Regardless of the competing claims for sovereignty, China's paramount leader Deng Xiaoping recognised that Hong Kong, with its free market economy, could not be assimilated into the People's Republic overnight and that any attempt to do so would not be in the interests of either. He advocated a more pragmatic approach known as the one country, two systems policy, in which Hong Kong (as well as Macau, and potentially also Taiwan) would be able to retain their economic systems within the PRC. On 19 December 1984, the Sino-British Joint Declaration on the Question of Hong Kong (The Joint Declaration) was signed between the PRC and UK governments. Under this agreement, Hong Kong would cease to be a British Dependent Territory on 1 July 1997 and would thenceforth be a Special Administrative Region (SAR) of the PRC. Citizens who were opposed to the handover and had the means to leave led to the first wave of emigration.

Demographics

Population
Hong Kong's population topped five million just at the beginning of the 1980s, and rose at an annual average rate of 1.3% over the next ten years. The additional 700,000 residents raised the population to 5.73 million at the end of the decade. The population of females rose 1.5% per annum, faster than that for males (1.4% p.a.), although females would remain a minority until 1996.
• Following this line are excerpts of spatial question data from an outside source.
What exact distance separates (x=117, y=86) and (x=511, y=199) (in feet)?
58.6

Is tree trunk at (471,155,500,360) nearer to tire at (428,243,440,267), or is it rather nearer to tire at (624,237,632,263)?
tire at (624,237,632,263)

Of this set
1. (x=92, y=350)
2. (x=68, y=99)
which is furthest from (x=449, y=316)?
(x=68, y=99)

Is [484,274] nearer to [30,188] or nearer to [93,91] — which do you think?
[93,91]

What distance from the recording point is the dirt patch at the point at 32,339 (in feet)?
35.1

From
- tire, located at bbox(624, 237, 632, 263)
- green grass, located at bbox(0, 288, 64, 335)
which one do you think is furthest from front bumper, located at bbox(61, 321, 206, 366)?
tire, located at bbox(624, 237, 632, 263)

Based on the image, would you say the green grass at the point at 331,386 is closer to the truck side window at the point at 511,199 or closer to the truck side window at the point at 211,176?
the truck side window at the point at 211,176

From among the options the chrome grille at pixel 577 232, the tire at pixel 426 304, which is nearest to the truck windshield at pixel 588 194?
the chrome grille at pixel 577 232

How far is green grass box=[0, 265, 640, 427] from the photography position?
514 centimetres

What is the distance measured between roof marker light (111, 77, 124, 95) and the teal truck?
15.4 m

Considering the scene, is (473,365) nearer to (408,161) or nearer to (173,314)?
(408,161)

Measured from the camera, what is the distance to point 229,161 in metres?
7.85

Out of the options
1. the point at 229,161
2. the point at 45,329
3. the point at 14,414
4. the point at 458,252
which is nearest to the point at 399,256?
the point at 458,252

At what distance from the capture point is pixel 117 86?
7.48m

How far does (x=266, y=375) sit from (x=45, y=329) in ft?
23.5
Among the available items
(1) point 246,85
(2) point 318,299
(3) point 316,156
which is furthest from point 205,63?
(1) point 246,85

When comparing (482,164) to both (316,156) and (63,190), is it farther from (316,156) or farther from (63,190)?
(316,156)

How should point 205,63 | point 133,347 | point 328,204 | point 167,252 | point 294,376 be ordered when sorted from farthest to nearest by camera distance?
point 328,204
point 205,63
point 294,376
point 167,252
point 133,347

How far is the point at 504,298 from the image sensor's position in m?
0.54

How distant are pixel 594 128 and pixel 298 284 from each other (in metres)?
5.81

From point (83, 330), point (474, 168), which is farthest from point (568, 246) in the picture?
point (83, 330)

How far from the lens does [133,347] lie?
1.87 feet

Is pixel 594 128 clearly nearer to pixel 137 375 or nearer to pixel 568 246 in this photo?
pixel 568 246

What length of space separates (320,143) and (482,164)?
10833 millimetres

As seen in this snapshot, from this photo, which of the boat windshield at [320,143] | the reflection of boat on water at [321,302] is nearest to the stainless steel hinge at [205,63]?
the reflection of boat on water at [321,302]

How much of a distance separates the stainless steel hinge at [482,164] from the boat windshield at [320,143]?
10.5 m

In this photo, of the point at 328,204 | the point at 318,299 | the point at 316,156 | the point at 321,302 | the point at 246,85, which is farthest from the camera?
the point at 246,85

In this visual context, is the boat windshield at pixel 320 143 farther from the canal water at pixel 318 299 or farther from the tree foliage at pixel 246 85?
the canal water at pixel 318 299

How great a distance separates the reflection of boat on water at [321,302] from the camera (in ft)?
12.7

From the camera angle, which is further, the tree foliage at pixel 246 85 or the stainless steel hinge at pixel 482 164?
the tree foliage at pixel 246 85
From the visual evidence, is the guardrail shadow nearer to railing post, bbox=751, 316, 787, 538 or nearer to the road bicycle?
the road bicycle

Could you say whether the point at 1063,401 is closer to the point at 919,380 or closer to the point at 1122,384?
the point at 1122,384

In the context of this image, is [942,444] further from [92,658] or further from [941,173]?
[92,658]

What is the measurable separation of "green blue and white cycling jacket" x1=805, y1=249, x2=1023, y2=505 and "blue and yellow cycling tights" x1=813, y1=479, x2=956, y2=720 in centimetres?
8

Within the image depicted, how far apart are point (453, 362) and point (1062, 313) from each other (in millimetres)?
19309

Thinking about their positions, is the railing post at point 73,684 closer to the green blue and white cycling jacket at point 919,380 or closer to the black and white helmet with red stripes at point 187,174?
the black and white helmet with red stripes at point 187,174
The decade also saw the first signs of population ageing, as the number of residents under the age of 25 fell by 1.2%. Households shrank in size from an average of 4.01 occupants in 1982 (the earliest available data) to 3.67 at decade's end. The 1980s were also characterised by the lowest population increase due to net migration (30.1%), as opposed to natural expansion.

Immigration and emigration
From 1978 to September 1980, nearly 23,000 illegal immigrants from Mainland China entered Hong Kong. The government abolished the "touch-base" policy on 23 October 1980. After this date, any illegal immigrants captured would be sent back to their originating countries immediately. There were public outcries in the early 1980s over decreasing wages due to the large influx of mainland immigrants raising supply against demand.

On the other hand, citizens of Hong Kong were beginning to emigrate to the UK, Canada and United States in large numbers due to the uncertainty of the handover in 1997. From 1980 to 1986, an estimated 21,000 people left Hong Kong permanently every year. Beginning in 1987, the numbers rose sharply to 48,000 people a year.

Culture

Education
In the early 1980s, Hong Kong's education system could only accommodate 2% of the youth who wanted to seek higher education. It was not until 1989 that the government decided to expand the programs domestically. Prior to this, it was expected that higher education should be gained abroad.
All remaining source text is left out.